伊達先輩はポテチをつまみながらスマホいじり。
毛利さんは読書。
僕と上杉先輩は将棋をやっている。
「そういえば」
僕は、対局中に上杉先輩に話しかけた。
「この前、将棋部に行ってきましたよ」
「へー。誰かと指してきたの?」
「ええ、成田さんという、なんでも、女流棋士目指しているという人と指してきました」
「強かった?」
「滅茶苦茶強かったです」
「そうかー」
「上杉先輩も女流棋士目指したら、どうですか?」
僕は適当なことを言う。
「え? 目指さないよ」
「そうですか」
想定内の回答。僕は続けて質問をする。
「上杉先輩は、何か目指しているものとかあるんですか?」
「目指しているものって?」
「例えば、ええっと…、野球選手とか、医師とか、ユーチューバーとか」
「なんで、例えが野球選手と医師とユーチューバーなのよ?」
「いや、小学生男子のなりたい職業の上位らしいので」
「私は小学生男子か?!」
上杉先輩はそう言って、強めに将棋の駒を盤に打ち付けた。
「小学生の低学年ぐらいまでだと、お嫁さんになりたいと思っていたけど」
「そうですか」
「まあ、今でも結婚はしたいかな。ただし、金持ちイケメンに限る」
「はあ…」
「相手の貯金残高がわかる、スカウターみたいなのがあればいいのに…」
「そんなのあるわけないでしょ?」
そこへ、伊達先輩が会話に割り込んで来た。
「現在の貯金残高より、相手の生涯所得がわかればいいのにね」
「でも、それだと、年取ってから金持ちになる、っていうケースもあるわけじゃん?」
上杉先輩が反論する。
「爺さんになってから金持ちになられてもなー。結婚相手には若いうちに金持ちになってもらわないと。まあ、元々、金持ちがベストだけど」
「それも、そうね…。

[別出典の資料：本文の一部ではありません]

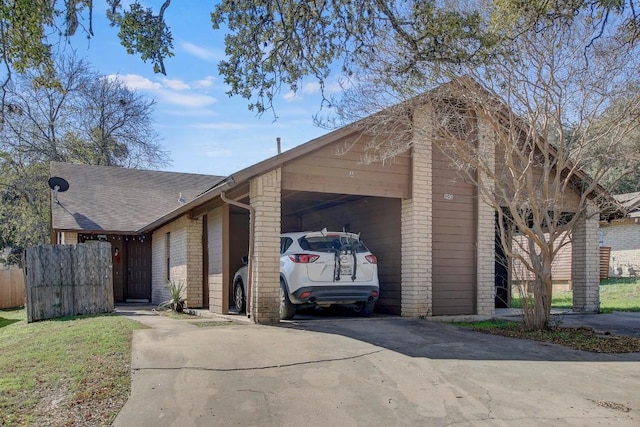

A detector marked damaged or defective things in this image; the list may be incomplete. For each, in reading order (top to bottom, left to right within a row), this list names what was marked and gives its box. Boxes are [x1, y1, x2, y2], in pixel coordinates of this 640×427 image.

driveway crack [134, 350, 382, 372]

そうすると、現在の貯金残高と生涯所得の両方がわかるスカウターがあればいいのかしら?」
「それだ!」
上杉先輩が声を上げて、再び強めに将棋の駒を盤に打ち付けた。
最悪な会話だな、と僕は心の中でつぶやく。
「毛利ちゃんはどう思う?」
上杉先輩は唐突に毛利さんに話を振った。
毛利さんは持っている本から視線を上げて答える。
「え? えーと、私は、楽しく暮らせれば相手はお金持ちでなくてもいいです」
「ダメだよ!」
上杉先輩が大声を上げた。
「現実を見ないと。男は金だよ! 貧乏人と結婚すると一生苦労するよ!」
「はあ…」
毛利さんは突っ込まれて回答に困っているようだ。
そして、一生、貧乏人の可能性がある僕は、この会話を聞こえないふりをした。
一瞬、部室が沈黙に包まれたが、伊達先輩が話題を変えた。
「週末の土曜日にお城巡りしようと思うのだけど、どうかしら?」
「場所はどこですか?」
僕は尋ねた。
「千葉県の佐倉城よ」
「1つだけですか?」
「そうよ」
「ということは日帰りですね?」
「そうね」
「じゃあ…、行きます」
上杉先輩も毛利さんもOKということで、いつもの様に全員参加で行くことになった。